Your RV water heater is important for your comfort and enjoyment when you’re out camping. Keeping it in peak condition is not only important for comfort, but also your safety. Here’s what you need to know to enjoy hot water while in camp.
Many RVs are equipped with a water heater of some kind that provides hot water for sinks and showers. Just like the water heater in your home, sometimes these units need maintenance, repair or replacement. An RV water heater is basically a smaller version of a home heater, with tanked water heaters and tankless, on-demand water heaters available. Let’s run through some common questions and solutions that you should know to get the most enjoyment from your RV water heater this season.
What do I do if my gas RV water heater won’t light?
This is probably an issue with the pilot light or ignition won’t spark. This can happen if there is dirt or soot build up on the ignitor, or if there is a gas-flow problem. You can clean the ignitor with a toothbrush and baking soda, but if there is an issue, replacing the ignitor is cheap and easy to do.
What do I do if there seems to be a gas issue?
If there is a gas flow issue, that is more serious. The first thing to do is make sure your gas is shut off. You don’t want to mess around with gas. As long as the connections look good, and the best way to check this is with some soapy water in a spray bottle. You spray the water on the connections and if it bubbles, there is a leak. Assuming no leaks, the gas valve might need to be replaced. A valve costs a little more, but is not as expensive as a full-blown RV water heater replacement. Plus, it adds a little peace of mind.
The thermocouple can also be the culprit. It’s another cheap and easy replacement. Just be sure that all connections are safe before using. That soapy water concoction works wonders for seeing if there are leaks anywhere.
What do I do if my RV water heater starts making a lot of noises?
First things first, stop using it immediately! The usual causes for noises are from buildup, both from lime scale or mineral deposits, or from soot on gas heaters. To fix this issue, there are a couple of ways to go. First things first, you need to completely drain your tank. Then you should flush it with a mixture of water and either vinegar, hydrogen peroxide or bleach. Be careful and only use ONE of these. After it’s flushed, if there is still an issue, you can go to something stronger, like CLR. Just remember that you’re going to have to flush it again several times to ensure that all the cleaner solution is cleared before you use the hot water heater again for use while camping.

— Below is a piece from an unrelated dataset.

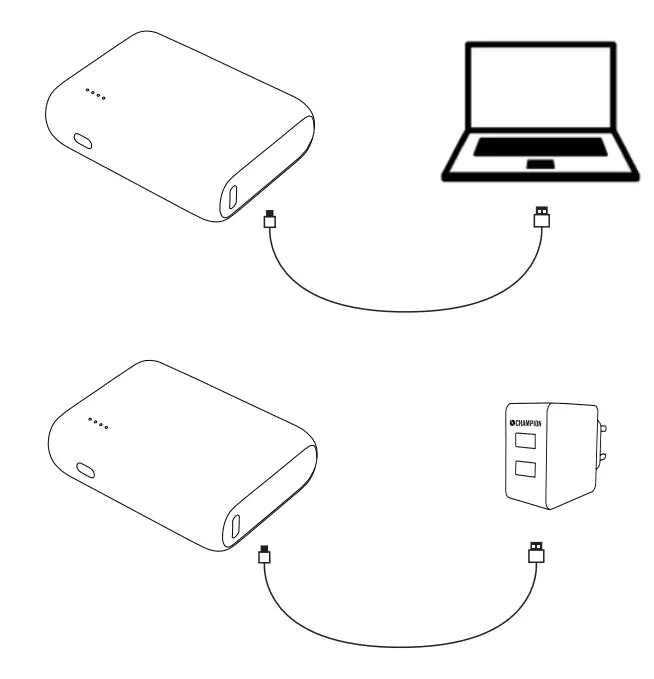 CHAMPION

While you’re at it, if there is any build-up in the tank, you should replace the anode element. These break down over time and cause part of the build up inside the tank. Going to a magnesium anode can prolong the life of your water heater. If you have smelly water, aluminum/zinc rods are a better choice. The best thing is, the rods are cheap, so replacing them often saves you more money in the end and makes for a more enjoyable camping experience.
What do I do if my electric water heater isn’t working right?
Electric RV water heaters have some of the same issues as gas. The biggest culprit is mineral build up and you can go through the same steps for cleaning the tank out as you would for gas. The best thing to do for the performance of your water heater is to replace the heating element. Thankfully, again, this is a cheap and easy fix, as most just simply screw in. Make sure the tank is empty and the electricity is turned off before you do it.
What if I have to replace my RV water heater?
Is you have to replace your RV water heater, it’s not the end of the world. In fact, it’s not as expensive as you might think, and all you really need to know is what size unit do you need to put in. Gas water heaters that run off your RV’s LP propane tanks run less than $400 on average and can be replaced with moderate mechanical ability in an hour or so.
Electric RV water heaters give you more options, especially if you’re looking to make a change to your RV layout, or if your RV doesn’t have a water heater to begin with. There are multiple options for tankless electric water heaters, but we’re partial to the Bosch unit because it is so easy to install and use. All you need to know is your wattage rating, which you should have in your RV owner’s manual. These heaters are used in cabins and even in houses, so they are solid and reliable.
What water heater options do I have for my RV?
One of the things we get asked a lot about RV water heaters is, what if I don’t have one in my RV, like with certain expandable trailers, or if I’m not comfortable using the one in my RV? There is a great option for you with a portable RV water heater unit. Camplux makes a water heater unit that can be mounted or even made portable to runs off your LP tank. It even includes a shower head, so you can use it as a camp shower. We’d suggest a camp shower tent if you’re outside, but hey… no judgements.